Si l'effectif de nos forces à Djibouti devait être ramené à 950 hommes, il faudrait alors faire des choix irréversibles. Ces forces comprennent aujourd'hui, principalement, le 5e régiment interarmes d'outre-mer (RIAOM) et un détachement aérien armé de chasseurs Mirage. Or, à la différence du Rafale, le Mirage n'est pas polyvalent : aussi faut-il deux types de Mirage pour assurer les deux missions de ce détachement que sont la défense aérienne et l'appui au sol. Ainsi, sauf à sacrifier la composante terrestre du dispositif, le plafond de 950 hommes impose de renoncer à la capacité d'appui au sol pour la composante aérienne, car le maintien d'une capacité de défense aérienne découle du traité précité. Cela reviendrait à désarmer le dispositif français à Djibouti et à placer nos forces devant un dilemme intenable. Nous avons tous deux saisi de cette question le ministre de la Défense, ainsi que le chef d'état-major des armées. Il en ressort qu'une autre solution pourrait être trouvée. Nous militons donc pour le maintien d'une force de 1 300 hommes à Djibouti, ce point stratégique vers lequel se ruent d'autres puissances.
À titre personnel, j'aimerais conclure en évoquant trois points.
D'abord, je crois que ce qui se passe en Afrique est le révélateur de la situation de nos forces armées en général. C'est particulièrement frappant du point de vue des matériels et des équipements. La situation est extrêmement difficile. Depuis longtemps, les moyens ne suffisent même plus à maintenir le matériel à niveau : il est, pour une partie, en phase de délitement. Ce phénomène n'est pas très visible lorsque l'on se déplace auprès de nos forces en métropole, mais en Afrique, on est plongé dans la réalité de la vie militaire. On ne pourra pas laisser très longtemps nos matériels et nos équipements se déliter ainsi.
Ensuite, s'agissant des effectifs de nos forces, il faut souligner qu'ils sont déjà soumis à des tensions considérables. À l'évidence, la nouvelle réduction des effectifs, dans les conditions où elle est prévue, est fort peu opportune. Il faut se poser franchement la question de savoir ce que l'on veut pour nos forces armées, telles que l'on les voit en Afrique.
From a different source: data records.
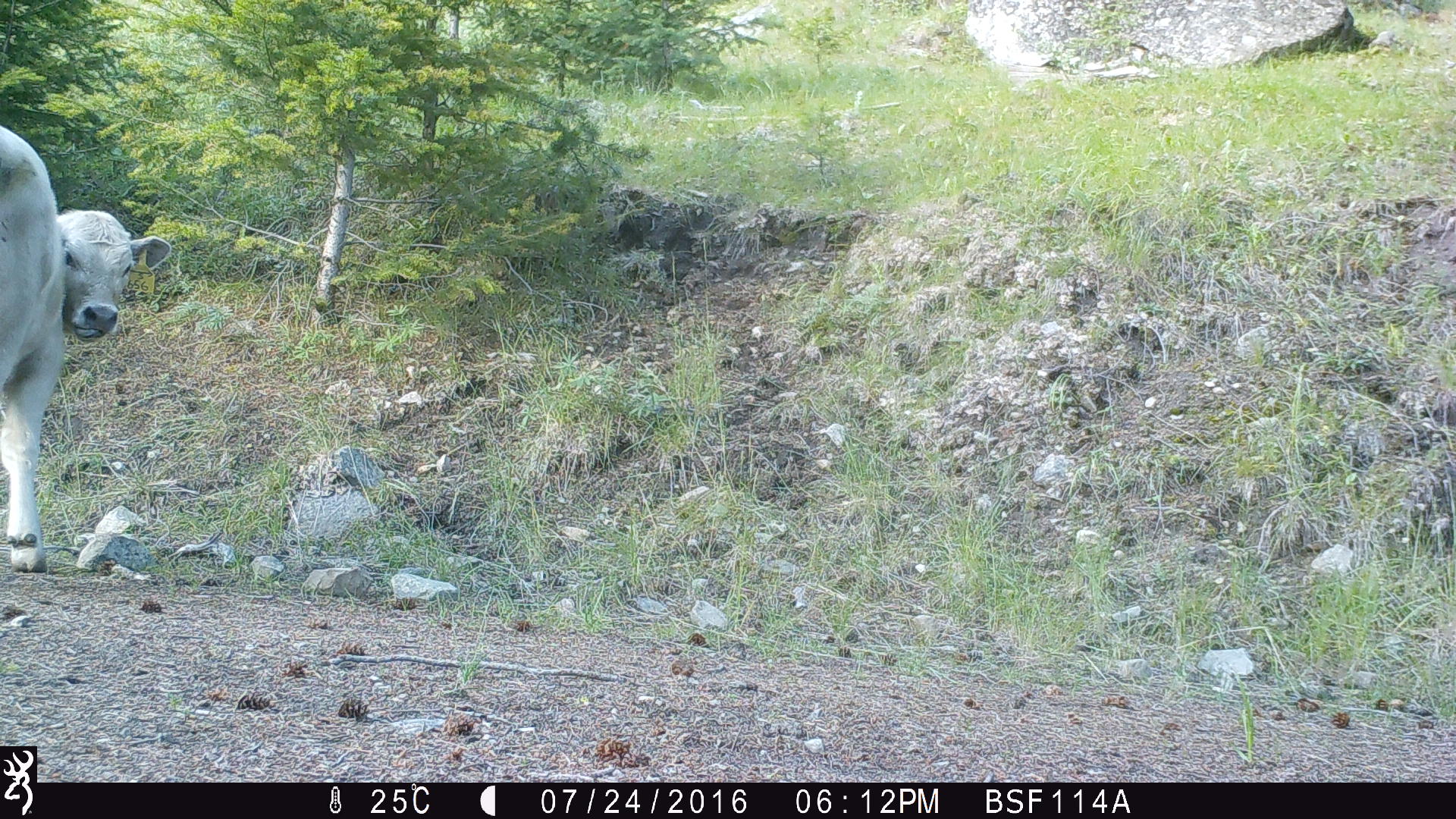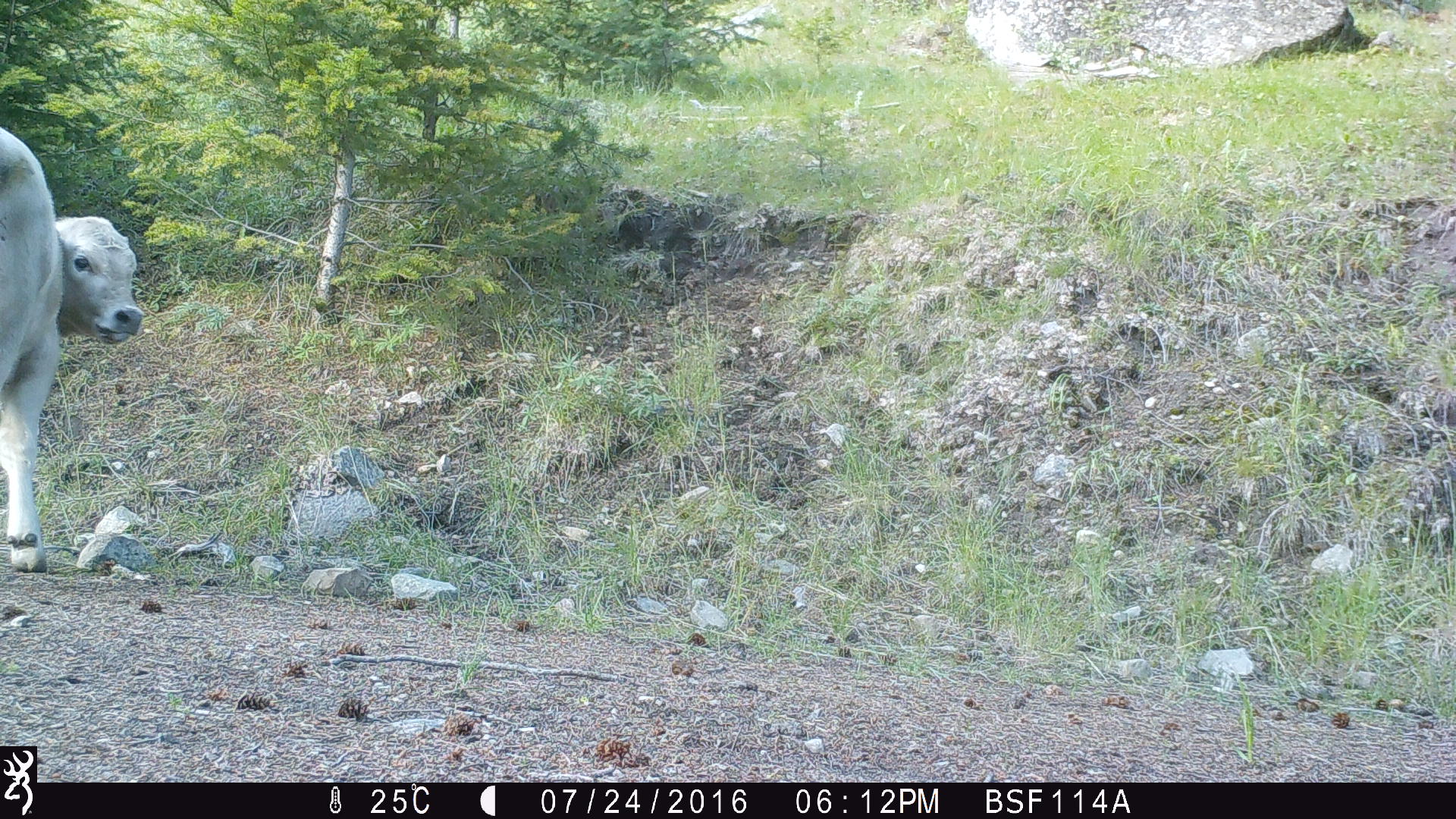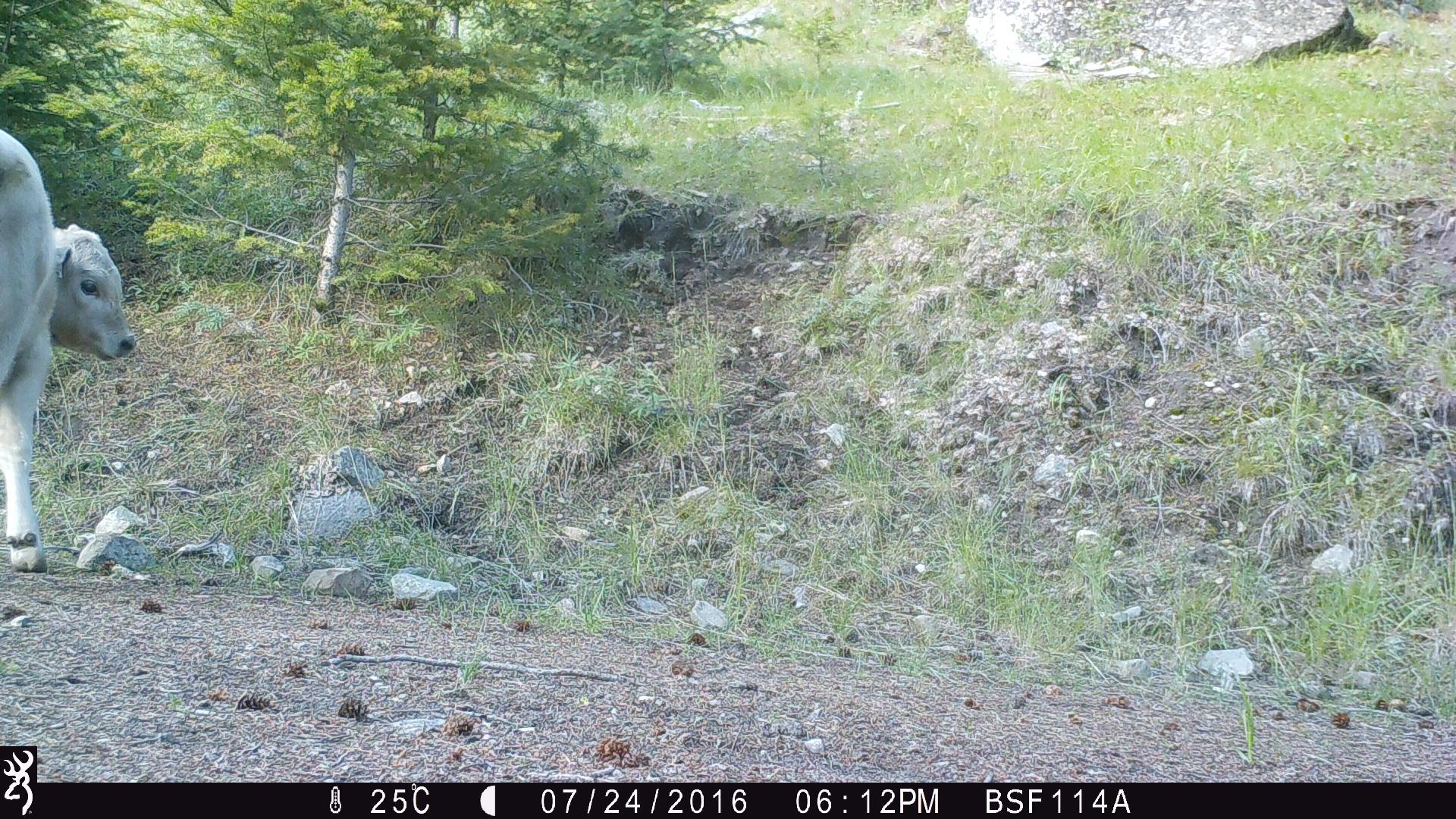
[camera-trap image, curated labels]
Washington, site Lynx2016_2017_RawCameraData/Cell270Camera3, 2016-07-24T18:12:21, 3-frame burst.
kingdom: Animalia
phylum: Chordata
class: Mammalia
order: Artiodactyla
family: Bovidae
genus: Bos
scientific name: Bos taurus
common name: domestic cattle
Domestic cattle (Bos taurus). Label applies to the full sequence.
Jusqu'à présent, on a joué sur les rotations des personnels, en privilégiant les personnels « tournants » plutôt que les personnels « permanents » à des fins d'économies. Mais ce système, poussé très loin, s'avère difficile à gérer, tant pour les commandants d'unités en Afrique que pour les commandants de leurs unités de rattachement en France.
Enfin, je tire de nos travaux le sentiment que le prépositionnement de nos forces a des avantages, mais aussi des inconvénients. Incontestablement, il constitue à certains égards un atout : en palliant en partie la faiblesse de nos moyens de projection stratégique, il donne de la réactivité à notre dispositif, et par l'existence d'installations d'entraînement variées ainsi que d'un système de relèves régulières, il contribue à l'aguerrissement de nos troupes. Il permet ainsi de mettre nos soldats en situation de combat, et ceux-ci suscitent l'admiration de nos grands alliés, à commencer par les Américains et les Britanniques. Mais ce système a également un inconvénient : il risque de nous entraîner dans des situations difficiles. En effet, personne ne pourrait comprendre que des soldats français restent barricadés dans leurs casernements quand un drame humanitaire se produit autour d'eux. Avec les prépositionnements, on perd une certaine capacité de recul, ce qui complique la gestion diplomatique des crises.